The Animal Health division, which recorded approximately $6 billion in revenues for 2024 and is on a growth trajectory, is seen as a key area where the market has mispriced Merck's stock. With total company revenues reaching $64.17 billion and maintaining a robust gross profit margin of 77%, the analysts suggest that in the current market environment, investors should assign a higher multiple to such stable revenue streams that are not subject to policy-related risks. InvestingPro subscribers can access detailed financial health scores and 8 additional exclusive tips about Merck's performance.
Goldman Sachs' coverage note also pointed to uncertainties in the market regarding business development and mergers and acquisitions, which have been integral to Merck's growth strategy, particularly as it approaches the period when its blockbuster drug Keytruda will face patent expiration. Despite these concerns, the company maintains strong fundamentals with a P/E ratio of 11.94 and impressive free cash flow yield. The analysts remain optimistic about the company's prospects, a view supported by Merck's solid financial health score on InvestingPro's comprehensive analysis platform. They anticipate a recovery in Merck's stock as it moves past the previous summer's headwinds related to Gardasil in China and as the focus returns to the execution of Winrevair, a significant new product cycle.

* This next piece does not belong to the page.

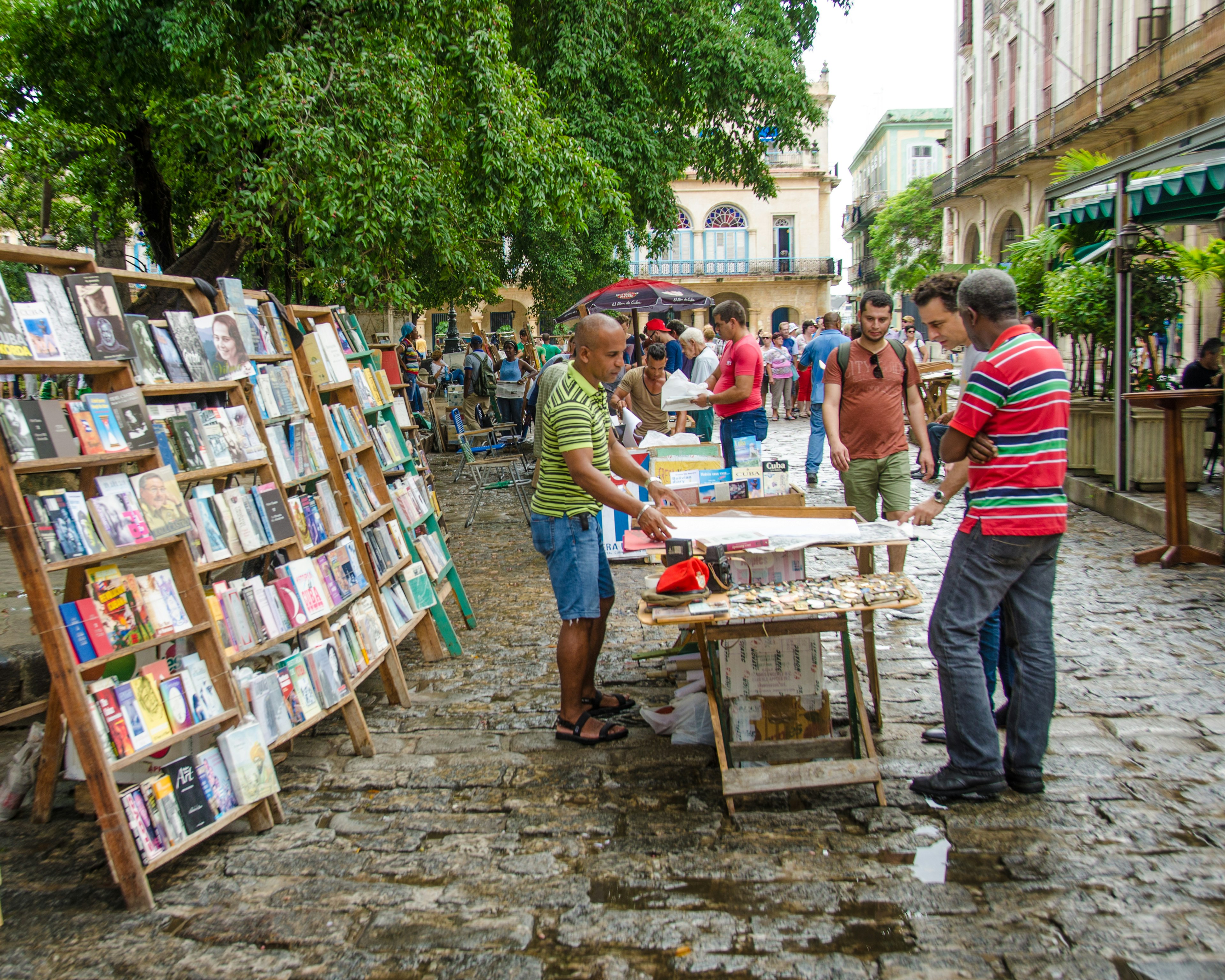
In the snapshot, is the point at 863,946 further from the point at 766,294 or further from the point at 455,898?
the point at 766,294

Furthermore, the analysts are looking forward to the upcoming data from three ongoing Phase 3 trials for Merck's oral PCSK9 inhibitor program, which is garnering increasing interest. These developments are seen as setting the stage for a positive turnaround in Merck's stock performance.

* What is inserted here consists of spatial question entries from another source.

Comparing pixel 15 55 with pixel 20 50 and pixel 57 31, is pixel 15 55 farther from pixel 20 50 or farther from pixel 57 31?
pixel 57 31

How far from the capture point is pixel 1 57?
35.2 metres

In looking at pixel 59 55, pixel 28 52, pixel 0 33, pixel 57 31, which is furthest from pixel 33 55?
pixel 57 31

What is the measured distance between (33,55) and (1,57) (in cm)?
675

In other recent news, Merck has reported significant developments across multiple fronts. The company's financial performance is under scrutiny as UBS analysts maintain a Buy rating on Merck with a price target of $105, although they express concerns about overly optimistic sales estimates for Merck's Gardasil vaccine. UBS projects Gardasil sales at $1.3 billion for the first quarter, contrasting with a consensus estimate of $1.4 billion. Meanwhile, Merck's Keytruda continues to show promise, with first-quarter sales estimates aligning with consensus at $7.4 billion. In clinical advancements, Merck's WINREVAIR has shown a 76% reduction in morbidity and mortality risk in pulmonary arterial hypertension patients during the Phase 3 ZENITH trial, leading to the early termination of the study due to efficacy. Additionally, Merck's new subcutaneous formulation of pembrolizumab for metastatic non-small cell lung cancer has demonstrated comparable efficacy to the intravenous form while significantly reducing patient and healthcare professional time. On the regulatory front, the European Commission has approved Merck's Capvaxive vaccine for adults, expanding its use in both Europe and the United States. These recent developments reflect Merck's ongoing efforts to innovate and address diverse healthcare needs.